| Your goal |
Rewrite the listing below, changing every "concrete bridge" to "stone bridge" and leaving all other text unchanged.

>> begin

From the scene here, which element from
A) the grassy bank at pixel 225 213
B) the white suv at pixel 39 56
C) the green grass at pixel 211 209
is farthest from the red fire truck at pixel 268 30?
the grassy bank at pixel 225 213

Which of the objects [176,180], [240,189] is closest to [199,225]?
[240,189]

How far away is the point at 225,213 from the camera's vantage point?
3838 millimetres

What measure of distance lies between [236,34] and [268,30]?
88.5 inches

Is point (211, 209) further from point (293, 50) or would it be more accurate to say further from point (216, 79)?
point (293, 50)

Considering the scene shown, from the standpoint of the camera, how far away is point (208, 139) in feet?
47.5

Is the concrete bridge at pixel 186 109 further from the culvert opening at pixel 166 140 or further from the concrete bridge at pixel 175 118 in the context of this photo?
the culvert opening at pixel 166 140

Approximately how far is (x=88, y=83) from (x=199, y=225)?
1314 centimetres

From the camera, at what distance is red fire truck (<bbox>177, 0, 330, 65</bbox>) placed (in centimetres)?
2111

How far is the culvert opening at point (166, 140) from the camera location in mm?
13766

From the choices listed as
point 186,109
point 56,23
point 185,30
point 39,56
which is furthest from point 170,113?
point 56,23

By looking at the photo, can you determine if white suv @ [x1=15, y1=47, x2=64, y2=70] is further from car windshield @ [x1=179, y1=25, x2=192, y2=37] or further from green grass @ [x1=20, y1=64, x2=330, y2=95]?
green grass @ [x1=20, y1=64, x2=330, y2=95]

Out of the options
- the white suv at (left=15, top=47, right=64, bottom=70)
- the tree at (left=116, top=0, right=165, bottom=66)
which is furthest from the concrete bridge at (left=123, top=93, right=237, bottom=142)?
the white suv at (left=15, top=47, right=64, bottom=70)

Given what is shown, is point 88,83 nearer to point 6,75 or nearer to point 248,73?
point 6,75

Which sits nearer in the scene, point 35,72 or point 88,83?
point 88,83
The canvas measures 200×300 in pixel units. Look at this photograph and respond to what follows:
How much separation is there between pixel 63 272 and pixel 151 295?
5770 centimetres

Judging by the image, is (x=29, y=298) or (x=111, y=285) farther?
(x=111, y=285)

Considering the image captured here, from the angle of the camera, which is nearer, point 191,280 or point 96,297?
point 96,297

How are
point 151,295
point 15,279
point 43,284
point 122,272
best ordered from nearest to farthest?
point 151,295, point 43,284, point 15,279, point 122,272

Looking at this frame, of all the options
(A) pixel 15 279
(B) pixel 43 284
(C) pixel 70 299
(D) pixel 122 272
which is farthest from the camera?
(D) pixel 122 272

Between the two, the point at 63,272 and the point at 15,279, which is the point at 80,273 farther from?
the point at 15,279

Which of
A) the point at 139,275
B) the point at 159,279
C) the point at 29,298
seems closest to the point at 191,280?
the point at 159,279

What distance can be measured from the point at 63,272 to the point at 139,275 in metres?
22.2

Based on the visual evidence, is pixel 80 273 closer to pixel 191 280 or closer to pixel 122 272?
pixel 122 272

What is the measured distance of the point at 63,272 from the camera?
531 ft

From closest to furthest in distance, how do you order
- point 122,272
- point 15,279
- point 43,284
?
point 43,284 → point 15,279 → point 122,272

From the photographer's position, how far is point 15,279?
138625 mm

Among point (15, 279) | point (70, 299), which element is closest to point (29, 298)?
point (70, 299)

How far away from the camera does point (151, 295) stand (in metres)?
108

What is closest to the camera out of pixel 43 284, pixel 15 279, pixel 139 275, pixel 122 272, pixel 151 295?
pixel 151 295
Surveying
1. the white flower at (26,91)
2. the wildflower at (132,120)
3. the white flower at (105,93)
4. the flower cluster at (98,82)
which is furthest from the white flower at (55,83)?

>> end

| Reply to the task |
From the scene here, which element from
A) the grassy bank at pixel 225 213
B) the white suv at pixel 39 56
C) the green grass at pixel 211 209
is farthest from the red fire truck at pixel 268 30?
the grassy bank at pixel 225 213

Which of the objects [176,180], [240,189] is closest to [199,225]?
[240,189]

How far away is the point at 225,213 from the camera's vantage point?
3838 millimetres

What measure of distance lies between [236,34] and [268,30]?
88.5 inches

Is point (211, 209) further from point (293, 50) or would it be more accurate to say further from point (216, 79)?
point (293, 50)

Considering the scene shown, from the standpoint of the camera, how far away is point (208, 139) in feet?
47.5

Is the stone bridge at pixel 186 109 further from the culvert opening at pixel 166 140 or further from the stone bridge at pixel 175 118 in the context of this photo?
the culvert opening at pixel 166 140

Approximately how far is (x=88, y=83) from (x=199, y=225)?
1314 centimetres

From the camera, at what distance is red fire truck (<bbox>177, 0, 330, 65</bbox>) placed (in centimetres)?
2111

How far is the culvert opening at point (166, 140) from the camera location in mm?
13766

From the choices listed as
point 186,109
point 56,23
point 185,30
point 39,56
which is furthest from point 170,113?
point 56,23

By looking at the photo, can you determine if white suv @ [x1=15, y1=47, x2=64, y2=70] is further from car windshield @ [x1=179, y1=25, x2=192, y2=37] or further from green grass @ [x1=20, y1=64, x2=330, y2=95]?
green grass @ [x1=20, y1=64, x2=330, y2=95]

Out of the options
- the white suv at (left=15, top=47, right=64, bottom=70)
- the tree at (left=116, top=0, right=165, bottom=66)
which is furthest from the stone bridge at (left=123, top=93, right=237, bottom=142)?
the white suv at (left=15, top=47, right=64, bottom=70)

Given what is shown, is point 88,83 nearer to point 6,75 or nearer to point 248,73?
point 6,75

Which sits nearer in the scene, point 35,72 or point 88,83?
point 88,83
The canvas measures 200×300 in pixel units. Look at this photograph and respond to what follows:
How much separation is there between pixel 63 272 and pixel 151 295?
5770 centimetres

Judging by the image, is (x=29, y=298) or (x=111, y=285) farther?
(x=111, y=285)

Considering the image captured here, from the angle of the camera, which is nearer, point 191,280 or point 96,297?
point 96,297

How are
point 151,295
point 15,279
point 43,284
point 122,272
best ordered from nearest to farthest?
point 151,295, point 43,284, point 15,279, point 122,272

Looking at this frame, of all the options
(A) pixel 15 279
(B) pixel 43 284
(C) pixel 70 299
(D) pixel 122 272
which is farthest from the camera?
(D) pixel 122 272

Between the two, the point at 63,272 and the point at 15,279, which is the point at 80,273 farther from?
the point at 15,279

Which of
A) the point at 139,275
B) the point at 159,279
C) the point at 29,298
seems closest to the point at 191,280?
the point at 159,279

What distance can be measured from the point at 63,272 to the point at 139,275 in metres?
22.2

Based on the visual evidence, is pixel 80 273 closer to pixel 191 280 or closer to pixel 122 272?
pixel 122 272

What is the measured distance of the point at 63,272 from the camera?
531 ft

From closest to furthest in distance, how do you order
- point 122,272
- point 15,279
- point 43,284
?
point 43,284 → point 15,279 → point 122,272

From the photographer's position, how far is point 15,279?
138625 mm

Among point (15, 279) | point (70, 299), which element is closest to point (29, 298)?
point (70, 299)

How far away from the camera does point (151, 295) stand (in metres)?
108

What is closest to the camera out of pixel 43 284, pixel 15 279, pixel 139 275, pixel 122 272, pixel 151 295?
pixel 151 295
Surveying
1. the white flower at (26,91)
2. the wildflower at (132,120)
3. the white flower at (105,93)
4. the flower cluster at (98,82)
which is furthest from the white flower at (55,83)?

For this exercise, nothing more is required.